7 thoughts on “Here are two Colorado Republicans who are really angry at the GOP failure on healthcare

  1. That is the sad irony- all of these folks complaining about Obamacare premium increases would have paid much more if the repeal efforts had worked. They'll still pay more with the Rubio / GOP efforts to sabotage anddefund the ACA "risk corridors" that weakened Obamacare.

    Yesterday, I heard Ken Buck state a bald-faced lie – he said in a public forum that when he was elected to Congress, that Obamacare would have made his family premiium $1800, whereas his wife's private insurance was $180. That was certainly not true, but it's equivalent to Cory Gardner's same lie about the ACA insurance costs.

    Their lying and cruel legislating will cost them, as well as the rest of us, big time.

  2. Anil Mathai proves that consistency is part of life. When I moved to Colorado in spring, 1981, I immediately noticed the corruption and stupidity endemic to Adams County politics. 36+ years later, nothing has changed. I guess that Mr. Mathai wants people to have the freedom to die in peace without the hassle of health care. He doesn’t seem even interested in fixing the current health care problems, within and without O-Care.

    As for Kelly Couey, he himself needs to read Article VI of the Constitution in regard to religious tests to run for office.

  3. So prior to last Friday morning's Senate vote, Anal Mathai was going off about his disappointment with the GOP for failing to free us from the tyranny which the "Democrat [sic] communist party" inflicted upon us.

    I'll bet he was even less happy after John McCain gave his thumb-down sign.  smiley

  4. This article at Huffpost explains modern day Republican Radicalism and should be a welcome read for most 'round here – especially the proprietors.

    To most Americans, “conservative” is interchangeable with “Republican Party.” After all, the GOP has usually been the more conservative side of a two-party system for a century. We also tend to understand who a conservative is based on the root of the word: someone who is cautious and respects the status quo, or, put more strongly, someone who is resistant to change.

    But the term has philosophical roots, too, separate from the party. Political parties are fundraising organizations attached to a policy platform. Over time, platforms change. The Republican Party has been around more than 160 years and has changed directions many times, as has the Democratic Party. At its founding, the GOP was abolitionist (a radical position at the time), pro-Union (that is, for “big” government over states’ rights) and for the expansion of individual rights. The GOP became firmly conservative only in the 20th century.

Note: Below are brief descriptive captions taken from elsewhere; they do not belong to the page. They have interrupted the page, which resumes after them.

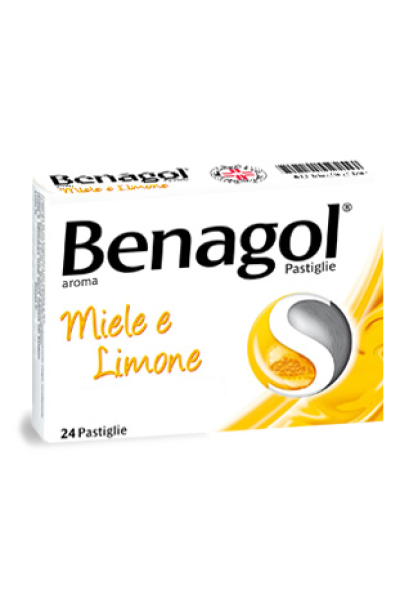 BENAGOL*24PAST MIELE LIMONE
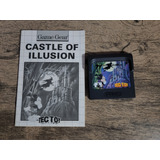 Jogo Game Gear Castle Of Illusion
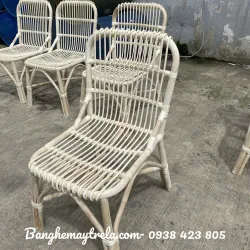 Ghế mây đơn cafe 785864
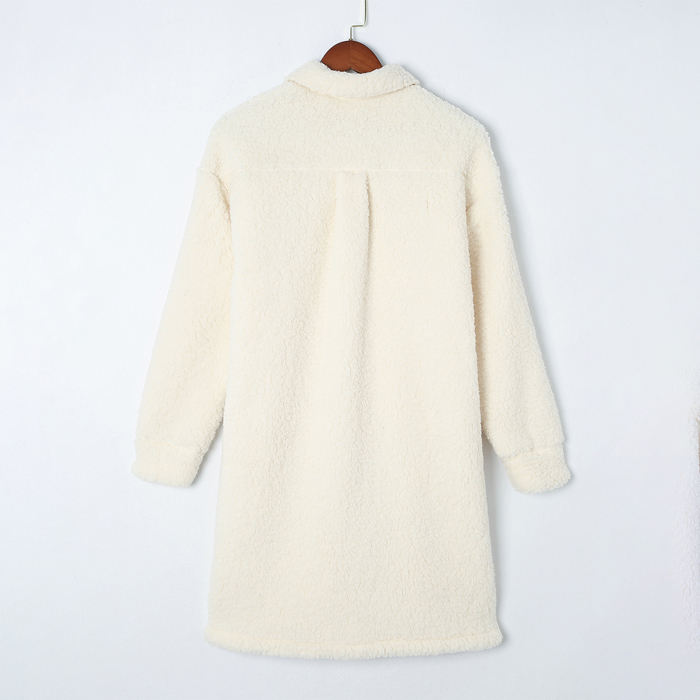 Love Kuza - Alpine Whisper Sherpa Coat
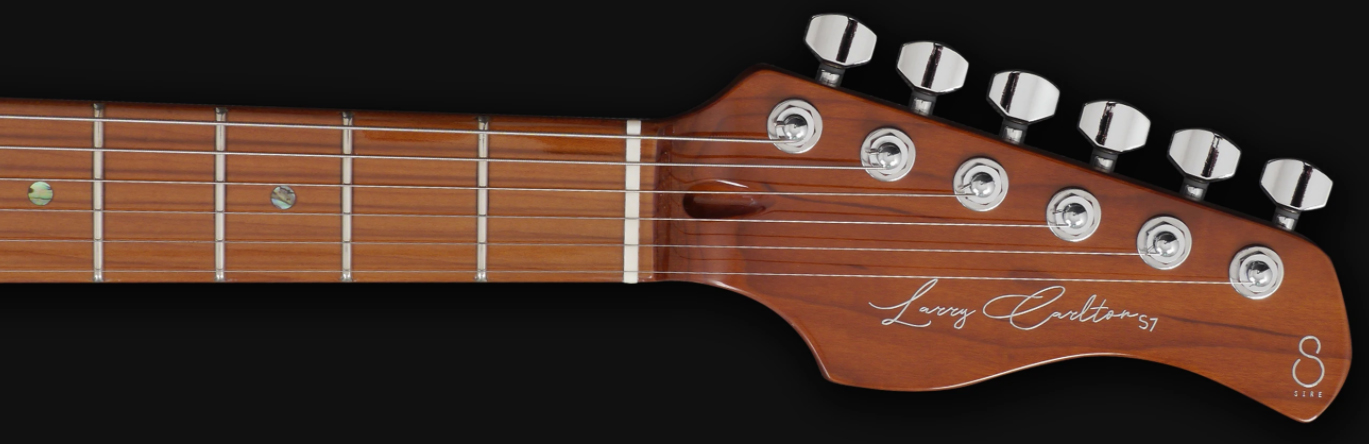 Sire Larry Carlton S7 Signature Hss Trem Eb - Seafoam Green - E-Gitarre in Str-Form - Variation 1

    From a European perspective, however, both U.S. parties have been conservative since World War II (that is, both are on the right end of the spectrum of most modern parliamentary democracies), and at the same time, both parties have always been liberal, as inheritors of Enlightenment notions of citizens’ rights, individual liberty and representative government.

    But gradual shifts in the GOP over the last two or three decades that culminated in Donald Trump’s election in 2016 have changed all that. The GOP is no longer a conservative party in any meaningful way. It is instead something else, and it needs a more accurate description.

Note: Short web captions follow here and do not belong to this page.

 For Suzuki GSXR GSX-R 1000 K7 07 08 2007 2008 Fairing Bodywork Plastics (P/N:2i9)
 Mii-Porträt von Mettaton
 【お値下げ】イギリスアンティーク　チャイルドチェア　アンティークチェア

    Why should we care what European political philosophy has to say about U.S. politics? Because our politics arose out of that philosophy, and going back to those roots brings clarity.

    Oh, and they should forward it on to our Dear Michael Bennet, Senator for Life.

    1. Zappy,

      I read the piece last night and it's excellent in tracing freaky lifespan of the American GOP. But how you could take one sentence out of a long essay and turn it into a diatribe on Bennet is really a cheap stunt. Lazy, too.

      In the meantime, you might consider moving to France. Perhaps you can find a lefty party extreme enough for you.

       

    1. Better bet, Secretary Zinke, like his boss (and probably the rest of the White House Circus Troupe), simply never knew . . . 

      " . . . Most people don't. Did you know failing congress controls the money? — that's just crazy! Sad. Real Republicans must change things now!"